*Exercise prompt:*
In the thread about chamois cloth shirts, what was the shirt called when it was introduced in 1927?

*Excerpted text:*
────────────────────

# A trip through Chamois Cloth Shirts, and some questions...



## katon (Dec 25, 2006)

An L.L. Bean classic.

Introduced in 1927 as the "Leatherette Shirt", a wind-resistant lightweight alternative to buckskin, renamed "Chamois Cloth" for the Spring 1933 catalog, in, I imagine, the original color, Tan.









(1960)

By 1960, another color had crept in - Bright Red.









(1964)

Status quo maintained. Also, an explanation for the red (given the inertia involved in catalog copy at the time, quite possibly the exact wording from when Bright Red was new): "The scarlet is a good fishing shirt as red repels black flies. Also safe for dragging in deer without coat."









(1971)

By 1971, another color - Forest Green. The elder Bean had died in 1967. Ambitious grandson Leon Gorman now running the show.









(1975)

By 1975, we've added Navy to the mix. The backpacking boom was in full swing. I suspect that chamois cloth shirts sold vigorously. 









(1978)

And another color, Slate Blue, now in two sleeve lengths.









(1982)

Now in six colors! (How long did Ivory last?)









(1987)

────────────────────

*Data segment:*
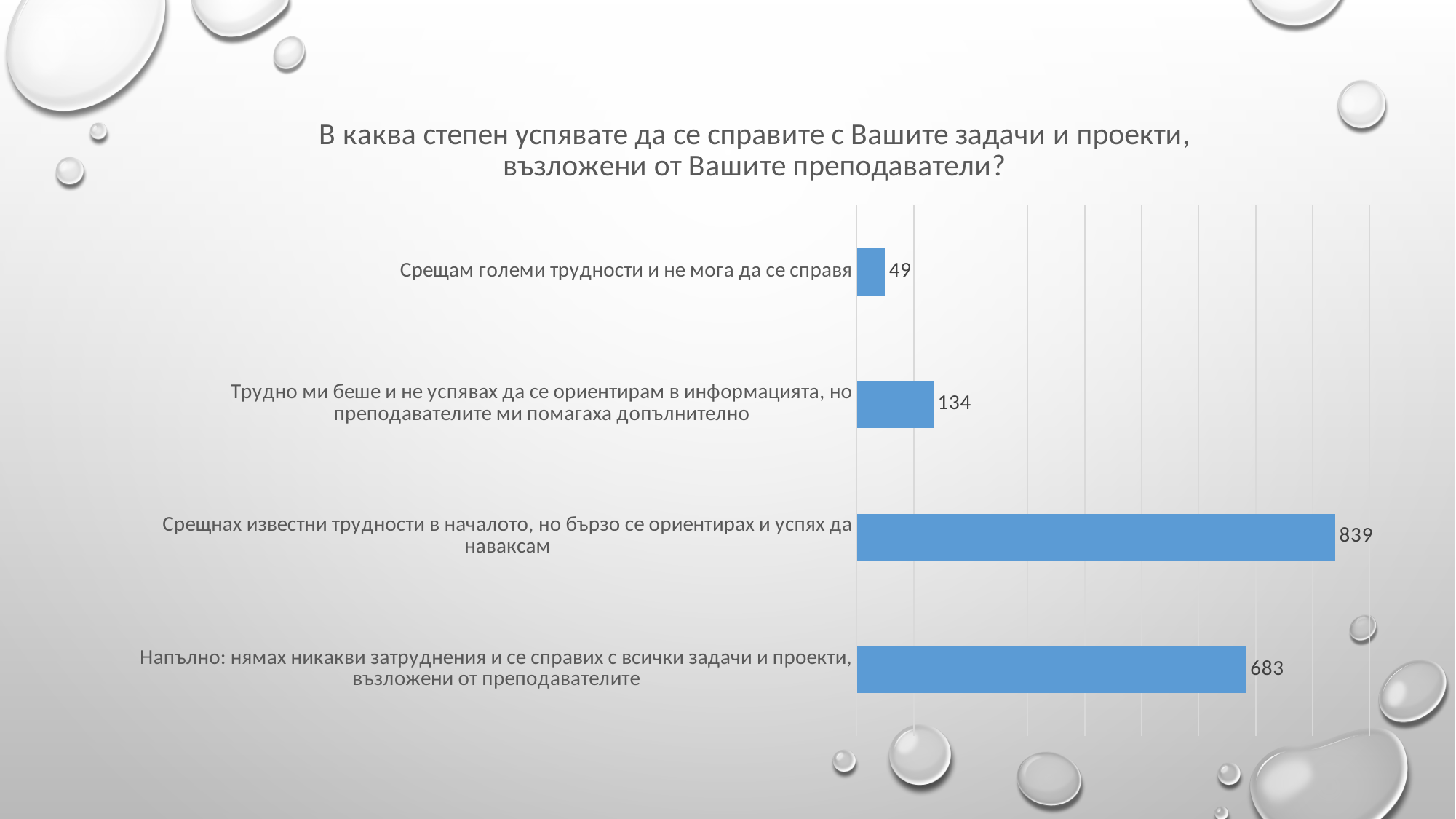
What is the title of the chart? В каква степен успявате да се справите с Вашите задачи и проекти, възложени от Вашите преподаватели? Which category has the lowest value? Срещам големи трудности и не мога да се справя What value is shown for the category "Напълно: нямах никакви затруднения и се справих с всички задачи и проекти, възложени от преподавателите"? 683 What is the difference between the values for "Трудно ми беше и не успявах да се ориентирам в информацията, но преподавателите ми помагаха допълнително" and "Срещам големи трудности и не мога да се справя"? 85 Which category has the highest value? Срещнах известни трудности в началото, но бързо се ориентирах и успях да наваксам What value is shown for the category "Срещам големи трудности и не мога да се справя"? 49 What value is shown for the category "Срещнах известни трудности в началото, но бързо се ориентирах и успях да наваксам"? 839 How many categories are shown in the chart? 4 What kind of chart is shown on the slide? Bar chart What value is shown for the category "Трудно ми беше и не успявах да се ориентирам в информацията, но преподавателите ми помагаха допълнително"? 134 Which is larger: the value for "Напълно: нямах никакви затруднения и се справих с всички задачи и проекти, възложени от преподавателите" or the value for "Трудно ми беше и не успявах да се ориентирам в информацията, но преподавателите ми помагаха допълнително"? Напълно: нямах никакви затруднения и се справих с всички задачи и проекти, възложени от преподавателите What is the difference between the values for "Срещнах известни трудности в началото, но бързо се ориентирах и успях да наваксам" and "Напълно: нямах никакви затруднения и се справих с всички задачи и проекти, възложени от преподавателите"? 156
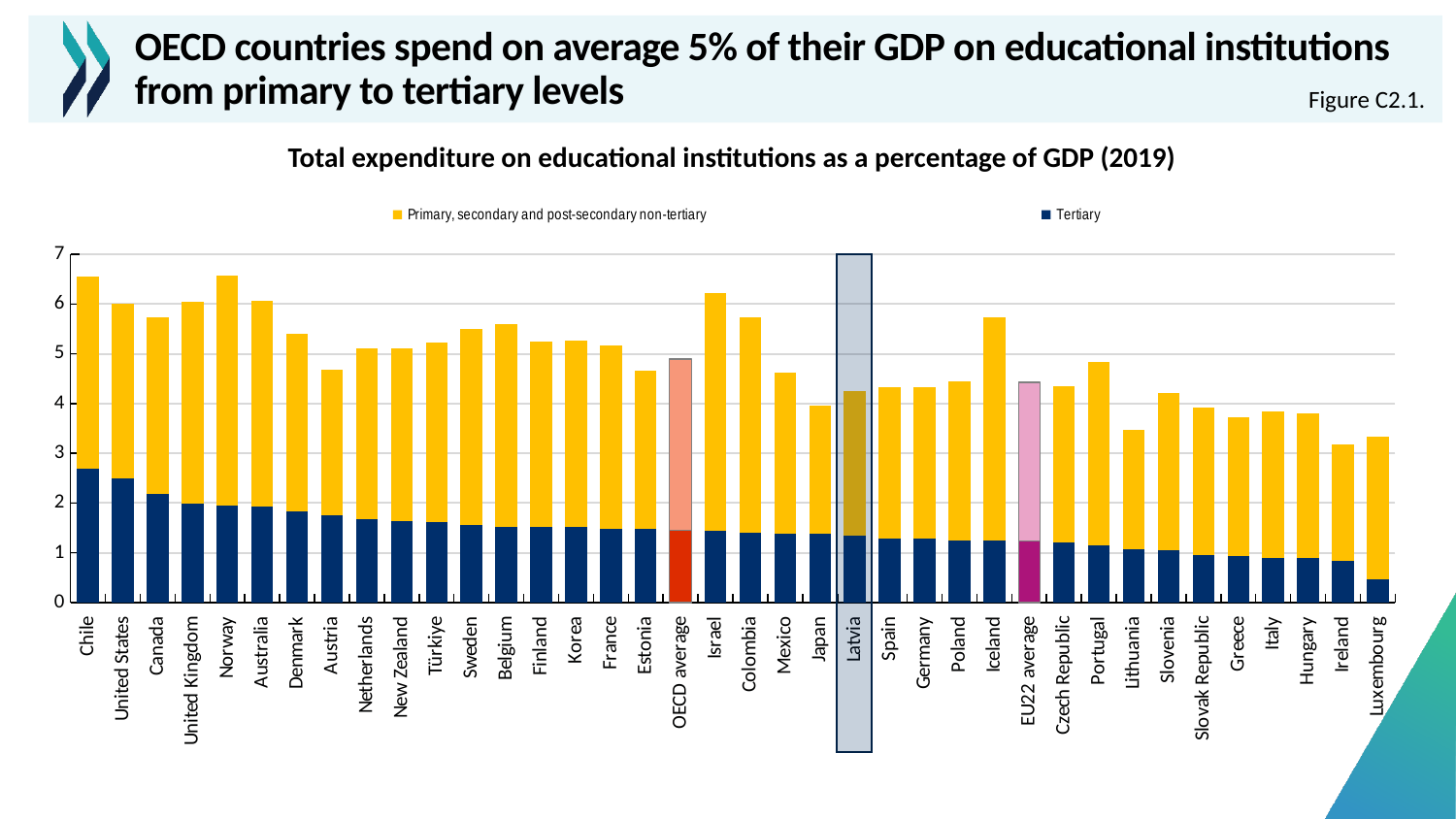
Which country is highlighted with a box on the chart? Latvia How many countries or averages are shown along the x axis? 38 Is the total value for the OECD average greater or less than 5? less Which country has the highest Tertiary value? Chile Which country has the lowest Tertiary value? Luxembourg What kind of chart is shown on the slide? Stacked bar chart Is the Tertiary value for Luxembourg greater or less than 1? less Is the total value for Iceland greater or less than 5? greater Which has the larger total value, Israel or Japan? Israel How many series does the legend list? 2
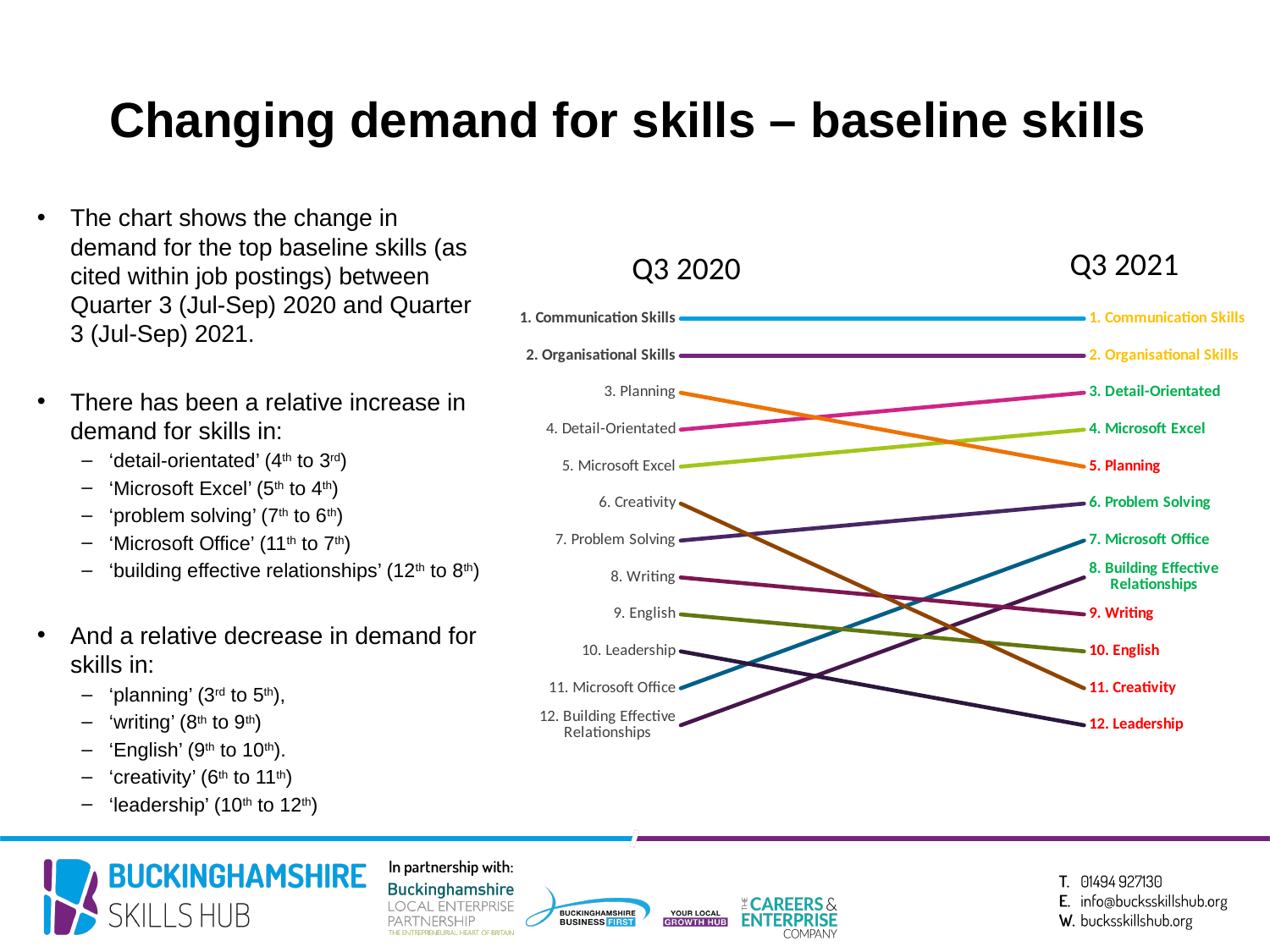
What rank did Microsoft Office hold in Q3 2021? 7 Did Planning move up or down in rank from Q3 2020 to Q3 2021? Down Which skill is ranked 1st in both Q3 2020 and Q3 2021? Communication Skills Which skill is ranked 12th in Q3 2020? Building Effective Relationships How many skills are ranked in the chart? 12 Which skill is ranked 12th in Q3 2021? Leadership By how many places did Creativity fall between Q3 2020 and Q3 2021? 5 What rank did Microsoft Excel hold in Q3 2020? 5 What rank did Writing hold in Q3 2021? 9 By how many places did Microsoft Office rise between Q3 2020 and Q3 2021? 4 What kind of chart is shown on the slide? Line (slope) chart Which two time periods does the chart compare? Q3 2020 and Q3 2021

────────────────────

*Response:*
The "Leatherette Shirt"